The Sherwin-Williams Companies On Pace For Robust Dividend Growth The Sherwin-Williams Companies had a great quarter supported by price hikes but the analysts like what they see and have begun to raise their targets.
This story originally appeared on MarketBeat
The Sherwin-Williams Companies (NYSE: SHW) is not a high-yielding stock. Still, it is a well-known dividend grower with the capacity to maintain its double-digit distribution growth rate long into the future. Considering the stock is trading near long-term lows and showing a bottom, it is all the more appealing. The analysts are also on board and are driving the consensus price higher, which is a bonus for investors. This makes a recipe for a rally that could be sustained through the end of the year, but there is a risk.
The risk is the outlook which remains cloudy. The takeaway is that growth remains on the table, cash flow is ample, and the dividend is safe; Sherwin Williams can weather whatever is coming. The stock may experience volatility over the next few months or quarters, but the long-term outlook is bright. Eventually, the economy will shake inflation, and the FOMC will cut rates. When that happens, Sherwin-Williams will be in an even better position than it is now.
Sherwin-Williams Outpaces Consensus, Reaffirms Guidance
Sherwin-Williams had a great quarter pulling in $5.44 billion in net revenue. This is up 8.9% compared to last year, beating the Marketbeat.com consensus by 580 basis points. The gain was driven primarily by price increases, but volume also played a role. On a comp store basis, sales are up 14%, with double-digit gains in all segments.
The results are mixed region-to-region, but segment sales were strong across product groups. The Performance Coating Group led with a gain of 38%, followed by a 14% increase in the Paint Stores Group and a 13% increase in the Consumer Brands Group.
The company's margin widened due to the pricing increases, resulting in stronger-than-expected earnings.

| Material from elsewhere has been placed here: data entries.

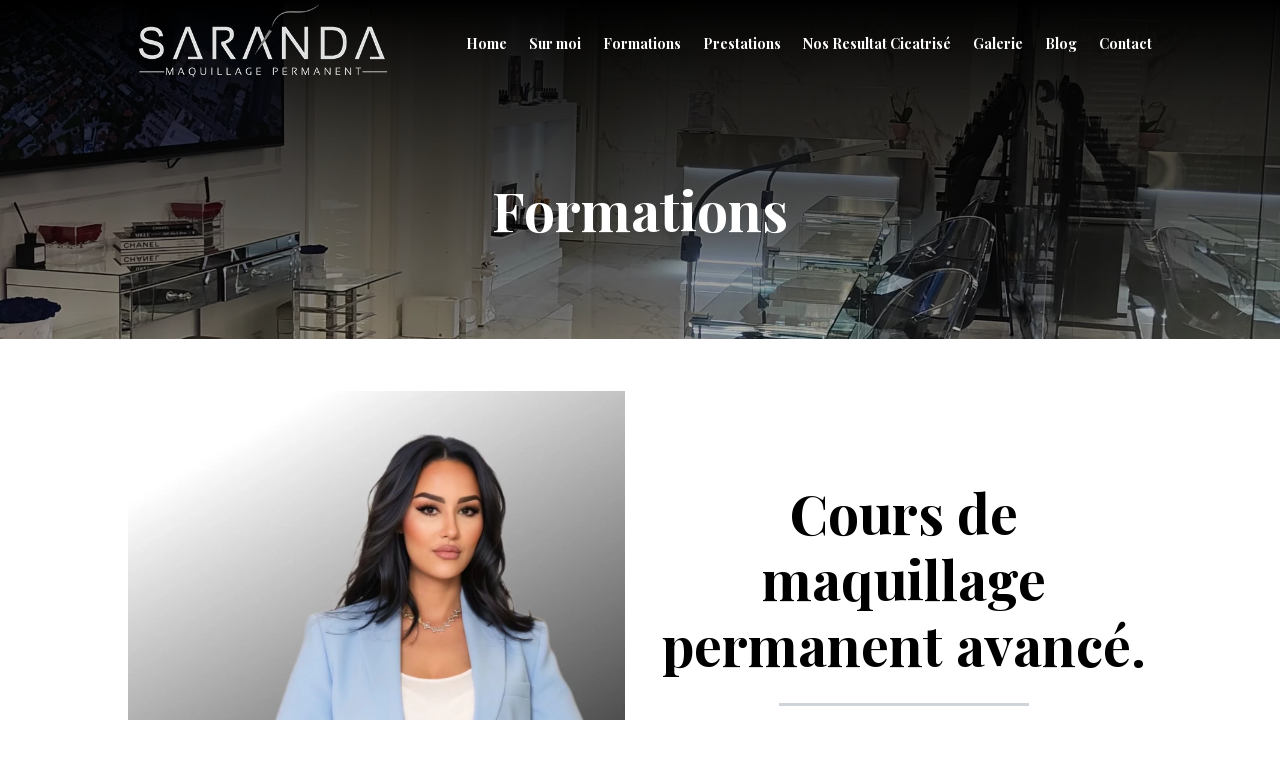

--- FILE ---
content_type: text/css
request_url: https://saranda-maquillage-permanent.ch/wp-content/et-cache/28967/et-core-unified-28967.min.css?ver=1767349289
body_size: -80
content:
body.home{background:#f7f7f7}

--- FILE ---
content_type: text/css
request_url: https://saranda-maquillage-permanent.ch/wp-content/et-cache/28967/et-core-unified-tb-28893-tb-28987-deferred-28967.min.css?ver=1767349290
body_size: 483
content:
.et_pb_section_0_tb_footer.et_pb_section{padding-top:10px;padding-bottom:10px}.et_pb_section_0_tb_footer{z-index:10;box-shadow:0px -12px 18px -6px rgba(0,0,0,0.07)}.et_pb_row_0_tb_footer,body #page-container .et-db #et-boc .et-l .et_pb_row_0_tb_footer.et_pb_row,body.et_pb_pagebuilder_layout.single #page-container #et-boc .et-l .et_pb_row_0_tb_footer.et_pb_row,body.et_pb_pagebuilder_layout.single.et_full_width_page #page-container #et-boc .et-l .et_pb_row_0_tb_footer.et_pb_row{max-width:1440px}.et_pb_image_0_tb_footer{margin-bottom:7px!important;max-width:200px;text-align:left;margin-left:0}.et_pb_text_0_tb_footer.et_pb_text,.et_pb_text_1_tb_footer.et_pb_text a,.et_pb_text_2_tb_footer.et_pb_text,.et_pb_text_3_tb_footer.et_pb_text a,.et_pb_text_4_tb_footer.et_pb_text{color:#000000!important}.et_pb_text_0_tb_footer,.et_pb_text_2_tb_footer{font-family:'Playfair Display',Georgia,"Times New Roman",serif;font-weight:700;font-size:20px;margin-bottom:10px!important}.et_pb_divider_0_tb_footer,.et_pb_divider_1_tb_footer{margin-bottom:6px!important}.et_pb_divider_0_tb_footer:before,.et_pb_divider_1_tb_footer:before{border-top-color:#ced4da;border-top-width:3px}.et_pb_text_1_tb_footer,.et_pb_text_3_tb_footer{font-family:'Roboto',Helvetica,Arial,Lucida,sans-serif}.et_pb_section_1_tb_footer.et_pb_section{padding-top:0px;padding-bottom:0px;background-color:#ced4da!important}.et_pb_row_1_tb_footer.et_pb_row{padding-top:10px!important;padding-bottom:10px!important;padding-top:10px;padding-bottom:10px}.et_pb_social_media_follow_network_0_tb_footer a.icon{background-color:#3b5998!important}.et_pb_social_media_follow_network_1_tb_footer a.icon{background-color:#ea2c59!important}.et_pb_social_media_follow_network_2_tb_footer a.icon{background-color:#000000!important}@media only screen and (max-width:980px){.et_pb_image_0_tb_footer .et_pb_image_wrap img{width:auto}}@media only screen and (max-width:767px){.et_pb_image_0_tb_footer .et_pb_image_wrap img{width:auto}}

The gross margin widened by 360 bps and was only partially offset by increased SG&A expense. SG&A increased by 240 bps to leave the EBITDA margin up 210 bps, net income up 28% and adjusted earnings up 26.7%.
On the bottom line, the $2.07 adjusted EPS beat the consensus by $0.25 but was not seen in the guidance. The company reaffirmed its guidance for the year, which may be considered cautious given the Q1 strength.
The analyst like what they see. The Marketbeat.com consensus rating was already holding firm at Moderate Buy, and the stock is seeing positive activity following the results. Two new reports have shown up on the tracking page, including a price target increase. The new targets are above the consensus, which assumes about 9% of upside and is beginning to move higher. This is a turning point for the market; the analysts' consensus target had been lowering their targets for the past year, and that trend is over.
Sherwin-Williams Capital Returns Are On Track
There is 1 red flag in Sherwin-Williams' Q1 report, but it is not one to keep investors up at night. The capital returns exceeded the company's quarterly cash flow, but mitigating factors exist. Among those are seasonality, an increase in working capital and the expectation for seasonal improvements in Q2 and Q3. The guidance for EPS of $6.79 to $7.59 implies an annualized payout ratio of 30% of the adjusted earnings. That's not bad at all.
The stock is showing a bottom at the $220 level that the analysts support. The post-release action has the stock down nearly 4%, but this may be an opening for a buying opportunity. If the market can regain its footing at or above the $200 level, it should continue to move sideways within its consolidation range. If not, this stock may be headed for lower price levels. The valuation is high at 27X earnings, and there are cheaper ways to get a 1% yield and share repurchases.